▶ _Challenge_: Transcribe the records below in full; pictures stay out of the copy.

▶ _Records for this task_:
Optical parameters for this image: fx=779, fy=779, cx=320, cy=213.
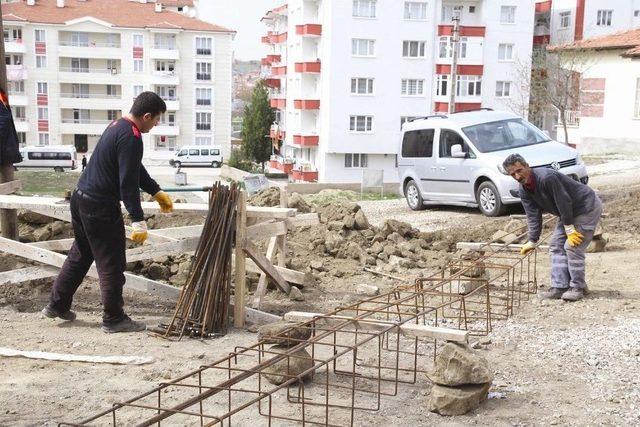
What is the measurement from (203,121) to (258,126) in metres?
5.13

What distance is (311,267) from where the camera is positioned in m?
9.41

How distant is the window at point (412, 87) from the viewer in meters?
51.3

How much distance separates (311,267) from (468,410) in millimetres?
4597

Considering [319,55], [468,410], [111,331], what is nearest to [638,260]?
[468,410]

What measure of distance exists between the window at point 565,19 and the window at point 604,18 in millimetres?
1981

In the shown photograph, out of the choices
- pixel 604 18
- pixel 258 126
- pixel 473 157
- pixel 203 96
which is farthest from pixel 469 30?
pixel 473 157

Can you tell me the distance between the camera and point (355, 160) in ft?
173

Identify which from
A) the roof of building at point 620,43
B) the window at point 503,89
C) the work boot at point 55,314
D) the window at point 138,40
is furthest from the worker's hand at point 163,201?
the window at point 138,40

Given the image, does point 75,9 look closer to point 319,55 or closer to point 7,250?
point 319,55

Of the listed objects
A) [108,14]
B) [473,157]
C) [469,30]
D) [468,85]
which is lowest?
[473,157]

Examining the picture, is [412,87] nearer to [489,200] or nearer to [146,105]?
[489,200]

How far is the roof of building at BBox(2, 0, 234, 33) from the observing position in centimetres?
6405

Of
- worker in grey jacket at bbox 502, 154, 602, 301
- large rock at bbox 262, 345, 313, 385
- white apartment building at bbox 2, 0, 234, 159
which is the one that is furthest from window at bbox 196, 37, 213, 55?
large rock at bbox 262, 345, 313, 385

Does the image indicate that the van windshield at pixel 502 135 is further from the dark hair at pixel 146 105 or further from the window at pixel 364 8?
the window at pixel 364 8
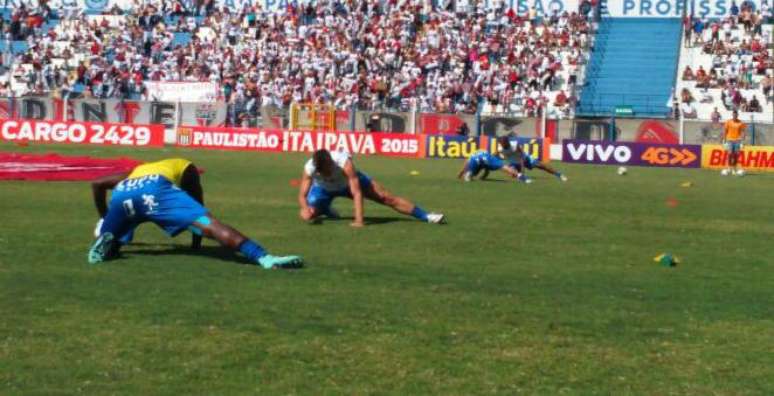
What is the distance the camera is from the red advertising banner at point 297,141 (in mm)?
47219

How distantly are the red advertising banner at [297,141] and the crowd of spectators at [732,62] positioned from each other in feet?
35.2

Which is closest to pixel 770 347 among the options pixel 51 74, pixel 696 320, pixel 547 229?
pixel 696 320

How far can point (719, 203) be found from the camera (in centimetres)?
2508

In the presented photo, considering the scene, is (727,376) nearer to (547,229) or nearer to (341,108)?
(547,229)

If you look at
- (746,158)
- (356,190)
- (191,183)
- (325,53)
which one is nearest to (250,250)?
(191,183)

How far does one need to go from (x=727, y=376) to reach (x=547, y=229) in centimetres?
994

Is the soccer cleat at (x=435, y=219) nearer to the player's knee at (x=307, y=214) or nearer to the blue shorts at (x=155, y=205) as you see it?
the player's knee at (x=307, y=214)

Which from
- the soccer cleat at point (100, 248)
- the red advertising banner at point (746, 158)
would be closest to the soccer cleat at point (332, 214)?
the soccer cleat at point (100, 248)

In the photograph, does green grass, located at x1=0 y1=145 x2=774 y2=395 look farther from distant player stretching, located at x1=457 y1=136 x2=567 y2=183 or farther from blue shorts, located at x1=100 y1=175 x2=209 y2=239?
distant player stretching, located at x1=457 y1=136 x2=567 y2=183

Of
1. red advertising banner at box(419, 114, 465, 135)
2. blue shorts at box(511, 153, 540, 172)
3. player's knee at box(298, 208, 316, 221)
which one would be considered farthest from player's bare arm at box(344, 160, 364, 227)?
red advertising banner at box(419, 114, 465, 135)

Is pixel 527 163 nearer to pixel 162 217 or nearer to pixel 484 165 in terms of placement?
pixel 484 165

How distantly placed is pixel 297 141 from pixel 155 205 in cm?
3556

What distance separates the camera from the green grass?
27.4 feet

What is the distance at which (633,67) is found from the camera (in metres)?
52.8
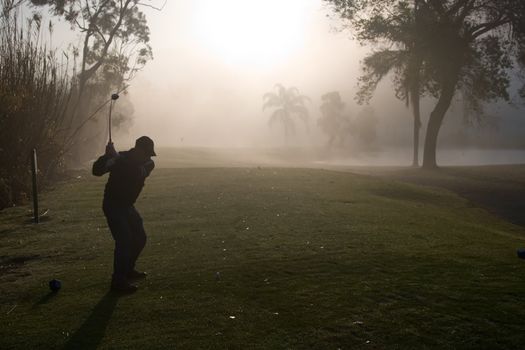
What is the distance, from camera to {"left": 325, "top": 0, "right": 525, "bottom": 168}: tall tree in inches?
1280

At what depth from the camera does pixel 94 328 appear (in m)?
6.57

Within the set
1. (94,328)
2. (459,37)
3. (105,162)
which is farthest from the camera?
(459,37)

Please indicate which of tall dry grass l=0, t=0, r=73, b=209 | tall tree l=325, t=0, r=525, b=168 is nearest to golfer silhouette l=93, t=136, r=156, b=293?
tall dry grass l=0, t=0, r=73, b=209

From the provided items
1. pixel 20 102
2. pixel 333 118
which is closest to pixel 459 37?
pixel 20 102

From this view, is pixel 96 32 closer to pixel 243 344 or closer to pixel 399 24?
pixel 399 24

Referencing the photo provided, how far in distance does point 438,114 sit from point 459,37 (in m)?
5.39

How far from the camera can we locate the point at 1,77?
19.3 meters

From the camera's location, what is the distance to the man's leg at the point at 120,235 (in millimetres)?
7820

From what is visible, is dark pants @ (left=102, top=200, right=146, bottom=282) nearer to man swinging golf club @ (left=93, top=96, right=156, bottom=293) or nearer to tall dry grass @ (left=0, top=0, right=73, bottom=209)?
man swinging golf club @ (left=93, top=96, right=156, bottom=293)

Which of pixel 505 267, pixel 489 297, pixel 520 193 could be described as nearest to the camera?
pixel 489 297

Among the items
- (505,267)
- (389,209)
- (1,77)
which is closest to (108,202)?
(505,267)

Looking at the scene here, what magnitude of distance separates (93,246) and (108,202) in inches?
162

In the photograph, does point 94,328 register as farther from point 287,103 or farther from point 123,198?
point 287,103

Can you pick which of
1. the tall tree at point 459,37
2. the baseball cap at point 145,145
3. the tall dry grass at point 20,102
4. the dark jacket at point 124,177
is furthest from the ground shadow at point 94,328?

▶ _Exercise solution_:
Optical parameters for this image: fx=779, fy=779, cx=320, cy=213.
What is the measurement from (203,121) to (258,126) in metres?
5.13

What distance is (311,267) from where the camera is positioned in m?
9.41

How distant is the window at point (412, 87) from the viewer in meters?
51.3

How much distance separates (311,267) from (468,410) in millimetres?
4597

Considering [319,55], [468,410], [111,331], what is nearest to [638,260]?
[468,410]

What measure of distance exists between the window at point 565,19 and the window at point 604,18 in millimetres?
1981

In the shown photograph, out of the choices
- pixel 604 18
- pixel 258 126
- pixel 473 157
- pixel 203 96
which is farthest from pixel 469 30?
pixel 473 157

Can you tell me the distance between the camera and point (355, 160) in ft?
173

Identify which from
A) the roof of building at point 620,43
B) the window at point 503,89
C) the work boot at point 55,314
D) the window at point 138,40
is furthest from the worker's hand at point 163,201?
the window at point 138,40

Given the image, does point 75,9 look closer to point 319,55 or closer to point 7,250?
point 319,55

Of the listed objects
A) [108,14]
B) [473,157]
C) [469,30]
D) [468,85]
which is lowest?
[473,157]

Examining the picture, is [412,87] nearer to [489,200] or nearer to [146,105]?
[489,200]

How far is the roof of building at BBox(2, 0, 234, 33) from the observing position in centimetres?
6405

Of
- worker in grey jacket at bbox 502, 154, 602, 301
- large rock at bbox 262, 345, 313, 385
- white apartment building at bbox 2, 0, 234, 159
which is the one that is furthest from window at bbox 196, 37, 213, 55?
large rock at bbox 262, 345, 313, 385

Does the image indicate that the van windshield at pixel 502 135 is further from the dark hair at pixel 146 105 or further from the window at pixel 364 8?
the window at pixel 364 8
What is the distance the camera is from the red advertising banner at point 297,141 (in mm)?
47219

How distantly are the red advertising banner at [297,141] and the crowd of spectators at [732,62] positioned from each other in feet?
35.2

Which is closest to pixel 770 347 among the options pixel 51 74, pixel 696 320, pixel 547 229?
pixel 696 320

How far can point (719, 203) be found from the camera (in centimetres)?
2508

In the presented photo, considering the scene, is (727,376) nearer to (547,229) or nearer to (341,108)?
(547,229)

If you look at
- (746,158)
- (356,190)
- (191,183)
- (325,53)
which one is nearest to (250,250)?
(191,183)

How far does one need to go from (x=727, y=376) to reach (x=547, y=229) in centimetres?
994

Is the soccer cleat at (x=435, y=219) nearer to the player's knee at (x=307, y=214) or nearer to the blue shorts at (x=155, y=205) as you see it?
the player's knee at (x=307, y=214)

Which from
- the soccer cleat at point (100, 248)
- the red advertising banner at point (746, 158)
would be closest to the soccer cleat at point (332, 214)?
the soccer cleat at point (100, 248)

In the photograph, does green grass, located at x1=0 y1=145 x2=774 y2=395 look farther from distant player stretching, located at x1=457 y1=136 x2=567 y2=183 or farther from blue shorts, located at x1=100 y1=175 x2=209 y2=239?
distant player stretching, located at x1=457 y1=136 x2=567 y2=183

Of
1. red advertising banner at box(419, 114, 465, 135)
2. blue shorts at box(511, 153, 540, 172)
3. player's knee at box(298, 208, 316, 221)
which one would be considered farthest from player's bare arm at box(344, 160, 364, 227)?
red advertising banner at box(419, 114, 465, 135)

Is pixel 527 163 nearer to pixel 162 217 or nearer to pixel 484 165 in terms of placement?
pixel 484 165

How distantly placed is pixel 297 141 from pixel 155 205 in cm?
3556

What distance separates the camera from the green grass?
27.4 feet

What is the distance at which (633,67) is found from the camera (in metres)?
52.8
What is the distance, from camera to {"left": 325, "top": 0, "right": 525, "bottom": 168}: tall tree in inches?
1280

At what depth from the camera does pixel 94 328 appear (in m)?
6.57

Within the set
1. (94,328)
2. (459,37)
3. (105,162)
which is farthest from the camera?
(459,37)

Please indicate which of tall dry grass l=0, t=0, r=73, b=209 | tall tree l=325, t=0, r=525, b=168 is nearest to golfer silhouette l=93, t=136, r=156, b=293?
tall dry grass l=0, t=0, r=73, b=209

From the provided items
1. pixel 20 102
2. pixel 333 118
which is closest to pixel 459 37?
pixel 20 102

From this view, is pixel 96 32 closer to pixel 243 344 or closer to pixel 399 24?
pixel 399 24

Referencing the photo provided, how far in distance does point 438,114 sit from point 459,37 (in m)?
5.39

How far from the camera can we locate the point at 1,77?
19.3 meters

From the camera's location, what is the distance to the man's leg at the point at 120,235 (in millimetres)?
7820

From what is visible, is dark pants @ (left=102, top=200, right=146, bottom=282) nearer to man swinging golf club @ (left=93, top=96, right=156, bottom=293) or nearer to tall dry grass @ (left=0, top=0, right=73, bottom=209)?
man swinging golf club @ (left=93, top=96, right=156, bottom=293)

Which of pixel 505 267, pixel 489 297, pixel 520 193 could be described as nearest to the camera?
pixel 489 297

Among the items
- (505,267)
- (389,209)
- (1,77)
which is closest to (108,202)?
(505,267)

Looking at the scene here, what magnitude of distance separates (93,246) and (108,202) in inches?
162

In the photograph, does point 94,328 register as farther from point 287,103 or farther from point 123,198?
point 287,103

Can you pick which of
1. the tall tree at point 459,37
2. the baseball cap at point 145,145
3. the tall dry grass at point 20,102
4. the dark jacket at point 124,177
is furthest from the ground shadow at point 94,328?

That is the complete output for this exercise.